In fact, the boom and bust cycle of mining caused Freeman to start the company back in 1985. After working as a geologist on several properties in Alaska for Nerco Minerals, Freeman and others in the Alaska division were laid off, due to the company's waning interest in Alaska.

"I had nothing better to do, so I got a business license and hung it out," he said.

His timing for a business start-up was impeccable. Fort Knox, a large, low-grade gold deposit, was discovered the prior fall, which drew attention to the Fairbanks Mining District, Freeman's geologic stomping grounds.

"That was a turning point for the mining industry," he said. "Each year we did a little more work."

Freeman operated Avalon Development out of his home-basement apartment for a number of years, enlisting the professional services of a few other geologists during the busy summer seasons. But, as interest in gold exploration in Interior Alaska continued to grow in the early 1990s, Freeman realized that he couldn't complete all of the work himself.

He opened his first office and began looking for permanent employees in 1994. Thanks to some long-term work for a number of clients, including Placer Dome, International Freegold and Barrick Gold, Avalon Development set up and maintained a year-round staff and an office complex in Goldstream Valley, near Fox.

Mineral exploration work in Alaska peaked about 1998, before low metals market prices began the most recent decline. At one point, Freeman had to lay off 15 people on one Saturday morning, due to a client's logistical problem with moving funds between two accounts.
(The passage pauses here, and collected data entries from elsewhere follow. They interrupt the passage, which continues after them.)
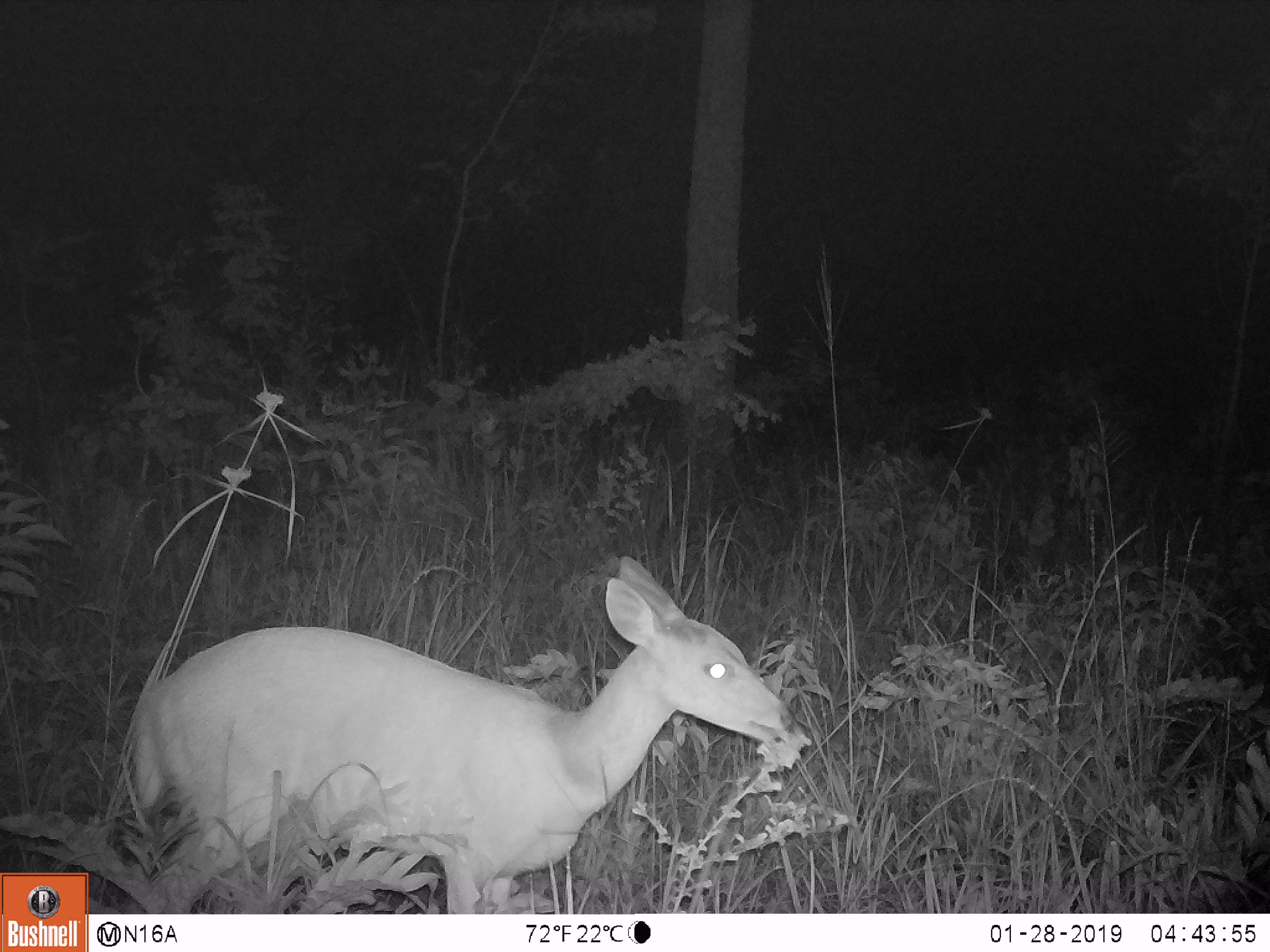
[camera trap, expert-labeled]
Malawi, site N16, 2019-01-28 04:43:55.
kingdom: Animalia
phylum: Chordata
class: Mammalia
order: Artiodactyla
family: Bovidae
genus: Redunca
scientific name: Redunca arundinum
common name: southern reedbuck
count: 1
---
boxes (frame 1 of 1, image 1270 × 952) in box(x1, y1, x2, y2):
southern reedbuck: box(114, 531, 803, 911)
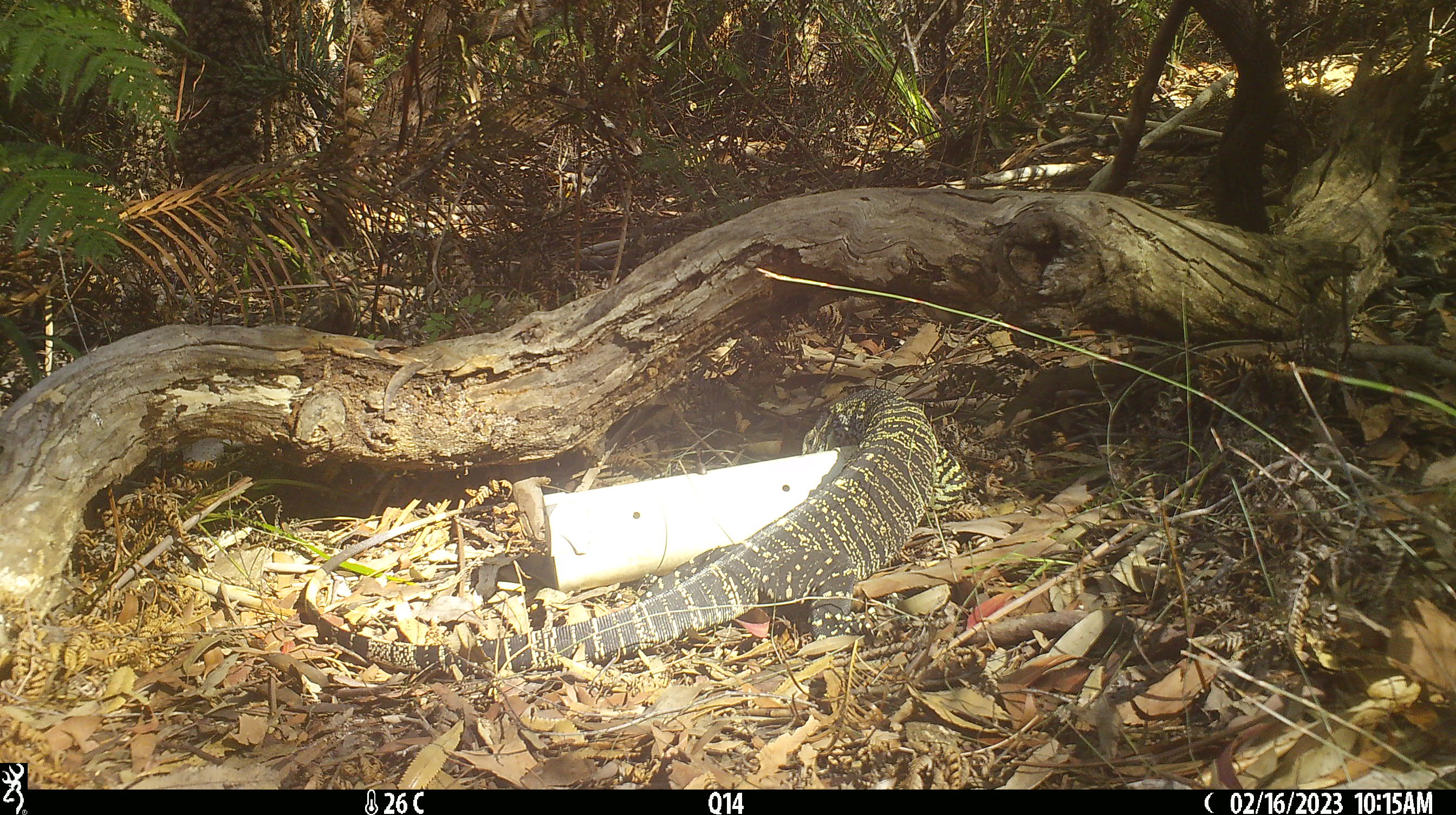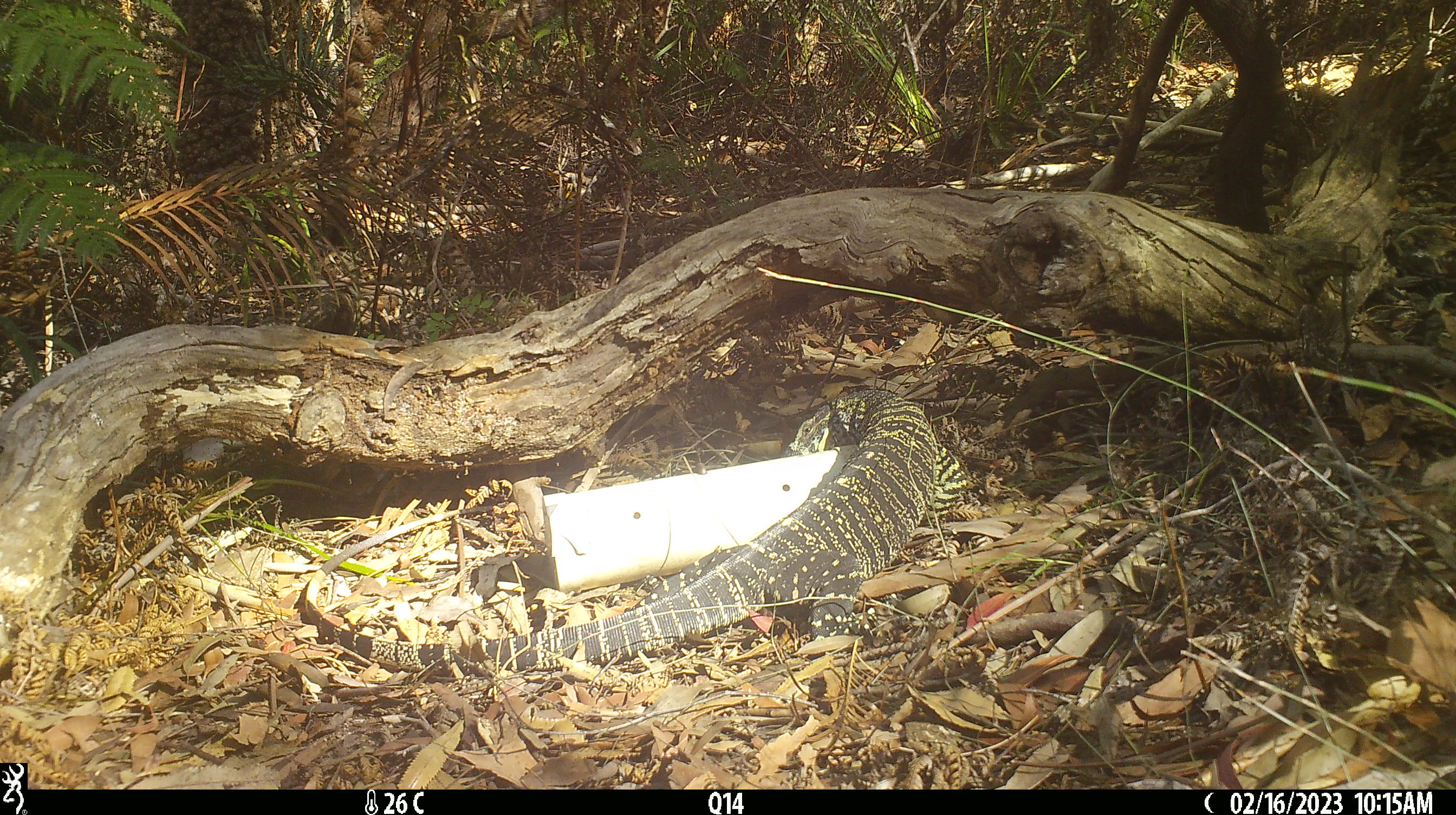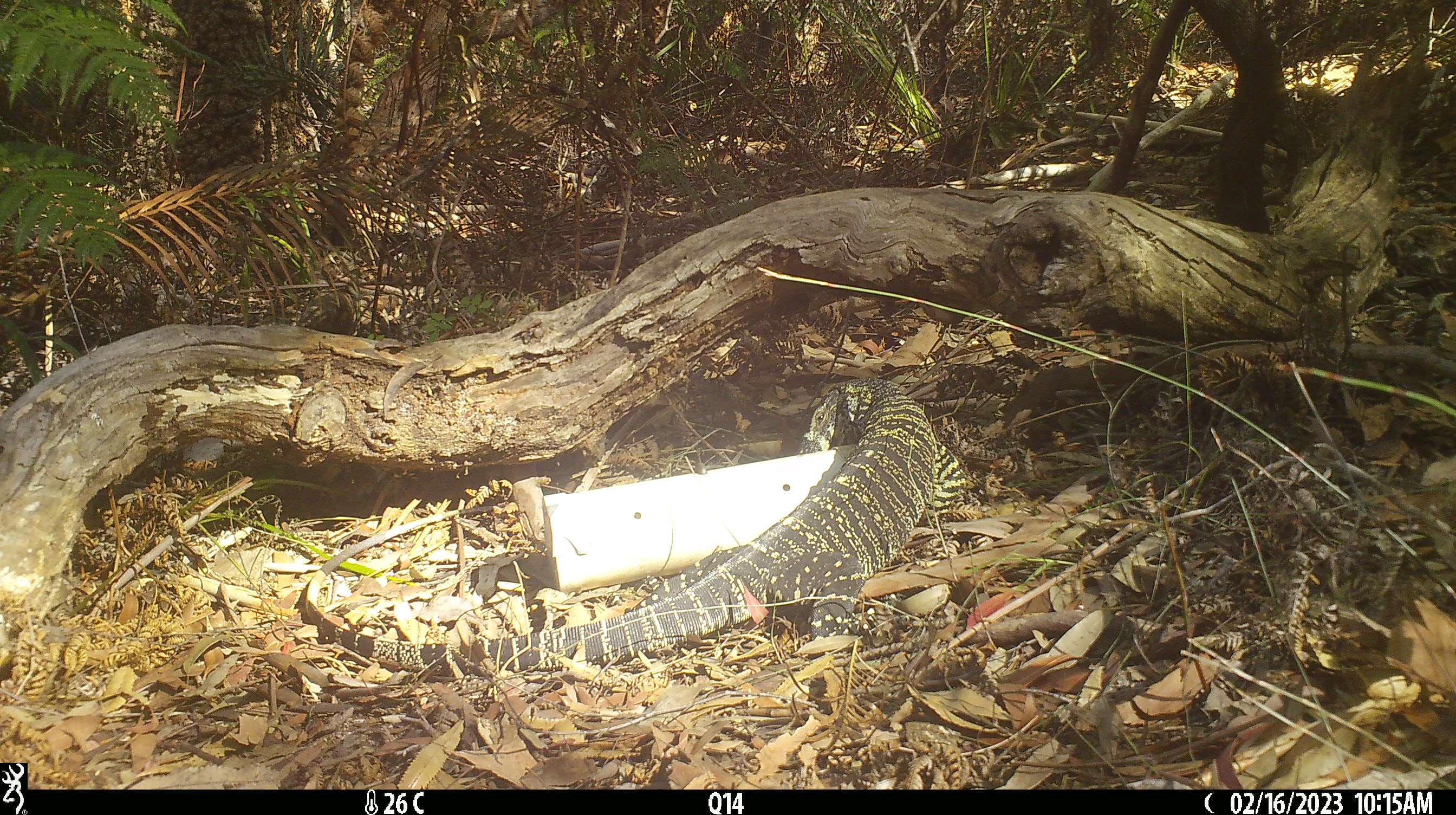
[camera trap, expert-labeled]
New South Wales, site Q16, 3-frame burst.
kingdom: Animalia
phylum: Chordata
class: Reptilia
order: Squamata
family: Varanidae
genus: Varanus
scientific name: Varanus varius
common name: lace monitor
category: goanna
The employees "took it better than I did ... it was not fun, definitely not fun," Freeman said, adding that he called a number of his contacts in the local geological community to find work for all the displaced workers.

Since then, the labor market for such geological field workers has changed dramatically, he said. With the deeply depressed metals market that started in the late 1990s and ran through 2001, many exploration geologists left the field or found work for governmental agencies. That's because most mining companies and prospecting firms cut their exploration budgets nearly to zero, Freeman said.

In addition, Freeman has observed a decline in geology graduates, from the University of Alaska Fairbanks and other schools of mines in the United States.

"We need that younger blood," he said. "They offer lower labor costs, but they're also the people willing to go over the last hill late in the day. Those are the ones who make the discoveries."

Last year, he hired only about 15 workers for the summer season, in addition to Avalon's permanent staff of up to six employees. This summer, he anticipates a need for about 30 seasonal workers, not quite as high as the company's peak of 35 field employees.

Properties represented by Avalon fall into three categories: Gold and silver properties; base metals properties that offer copper, nickel, tin, lead and zinc; and Platinum Group Elements properties, which include platinum, palladium, rhodium, ruthenium, osmium and iridium.

Interest in PGE properties, which can be found in the Alaska Range and in Southeast Alaska, has grown in the last three years, Freeman said, and helped stabilize his company's workload when gold exploration was in the tank.

Avalon currently has listed on its company Web site 80 different properties available for acquisition in Alaska. An internal system evaluates and ranks prospects based on the stage of exploration, the historic geological information and the access.

Land owners do not pay for Avalon's representation, allowing Freeman the ability to select properties that hold genuine geologic interest. "We have no obligation to push land on someone to make a land owner happy," he said.